(REQUIRED WORK):
Could you return the data that follows exactly, minus the images?

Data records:
= = = = = = =

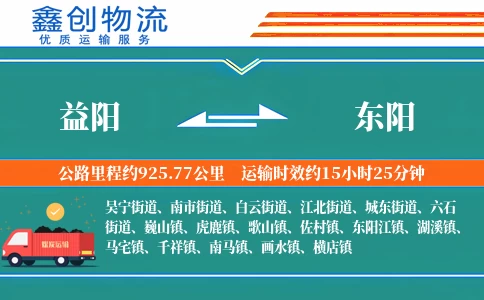 益阳到东阳物流公司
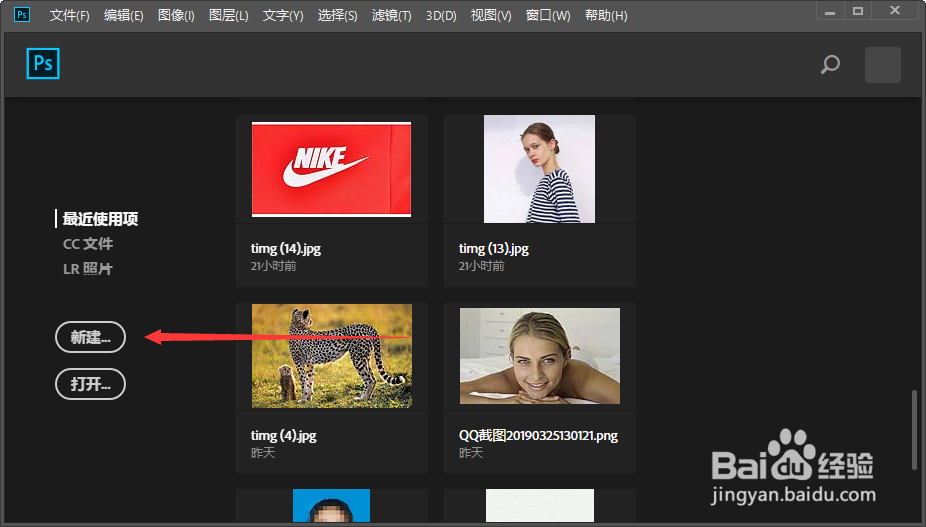 PS里面如何把标尺工具调出来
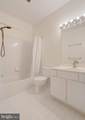 11302 Westbrook Mill Lane - Photo 23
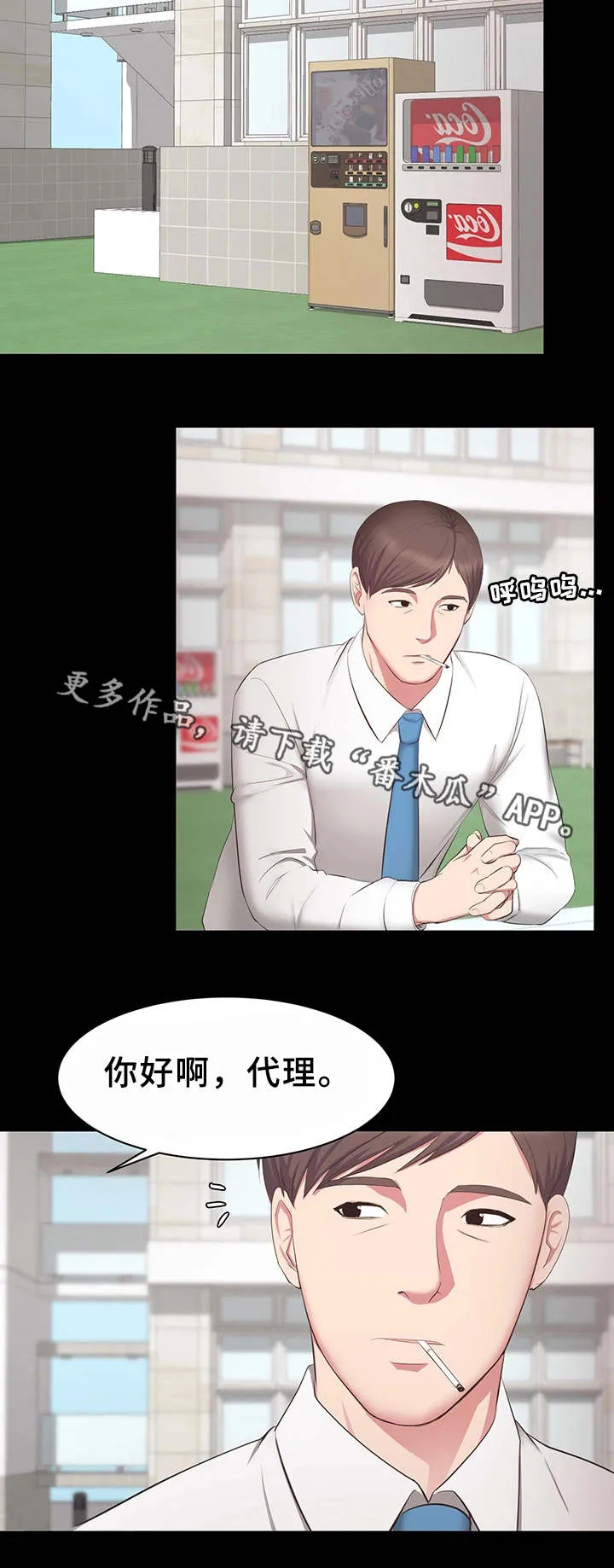 上司喂养手册2漫画,第23章：怎么回事2图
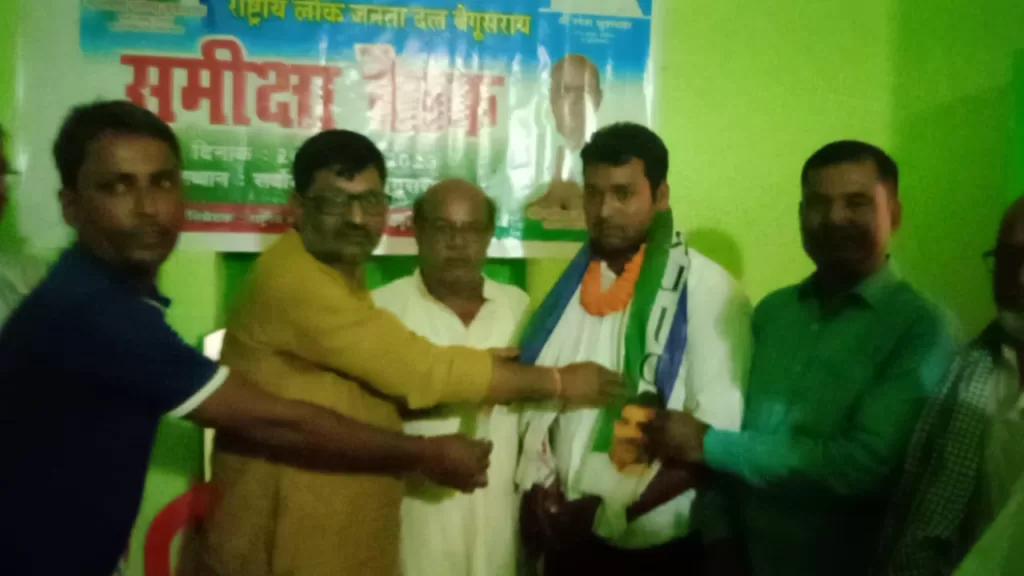 रालोजद के प्रखंड अध्यक्ष बने दिलीप तो दीपक उपाध्यक्ष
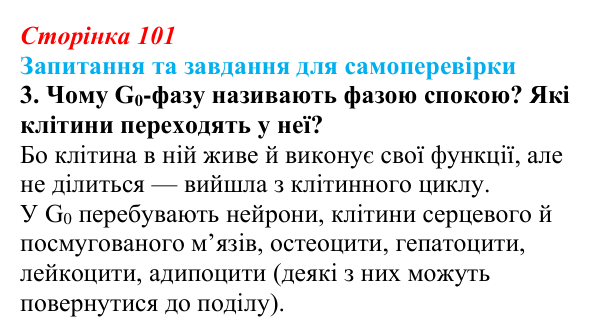 Відповідь до завдання 3 (с. 101) з біології для 9 класу, Горобець 2026: клітинна теорія, клітинний цикл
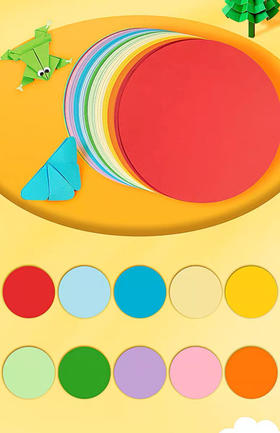 春信彩色圆卡纸/20*20CM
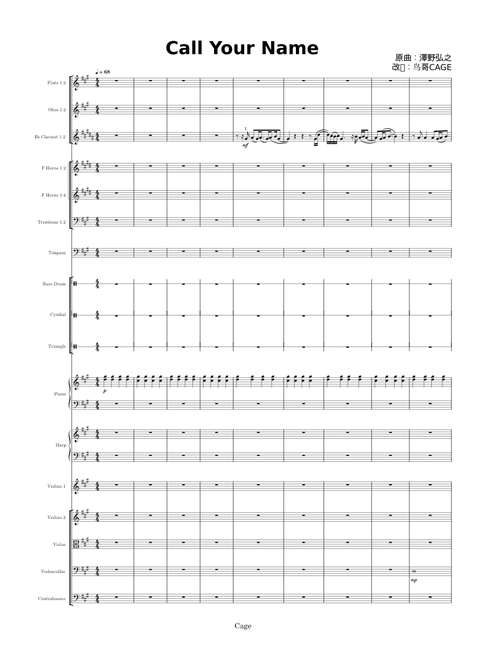 Call Your Name – Hiroyuki Sawano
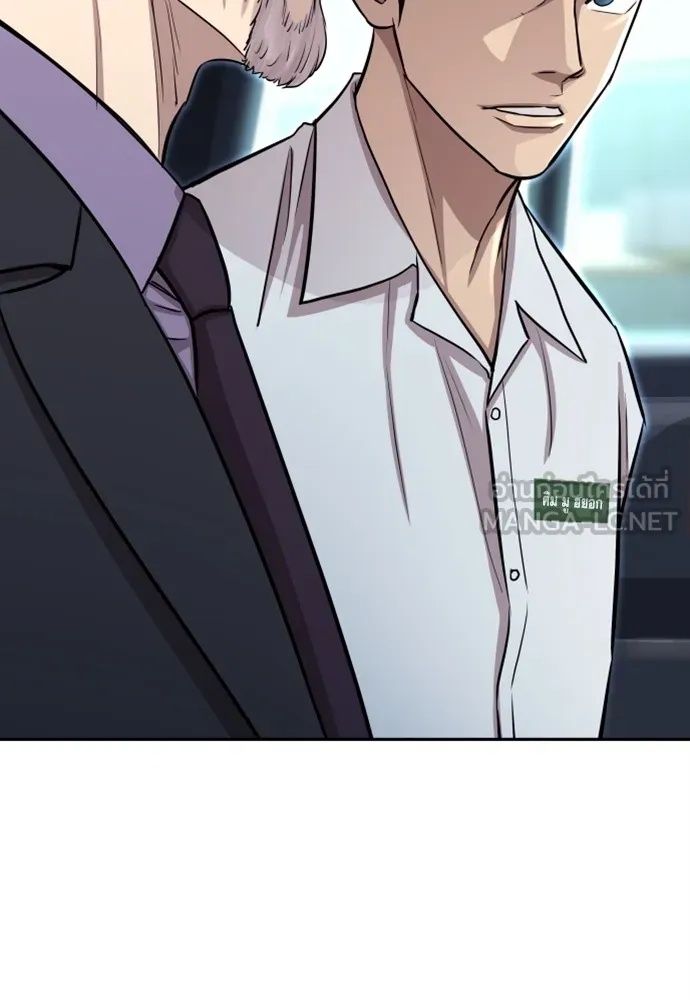 Read Genius Grandson of the Loan Shark King TH Manga Online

= = = = = = =

(OUTPUT FOR THIS EXERCISE):
 益阳到东阳物流公司
 PS里面如何把标尺工具调出来
 11302 Westbrook Mill Lane - Photo 23
 上司喂养手册2漫画,第23章：怎么回事2图
 रालोजद के प्रखंड अध्यक्ष बने दिलीप तो दीपक उपाध्यक्ष
 Відповідь до завдання 3 (с. 101) з біології для 9 класу, Горобець 2026: клітинна теорія, клітинний цикл
 春信彩色圆卡纸/20*20CM
 Call Your Name – Hiroyuki Sawano
 Read Genius Grandson of the Loan Shark King TH Manga Online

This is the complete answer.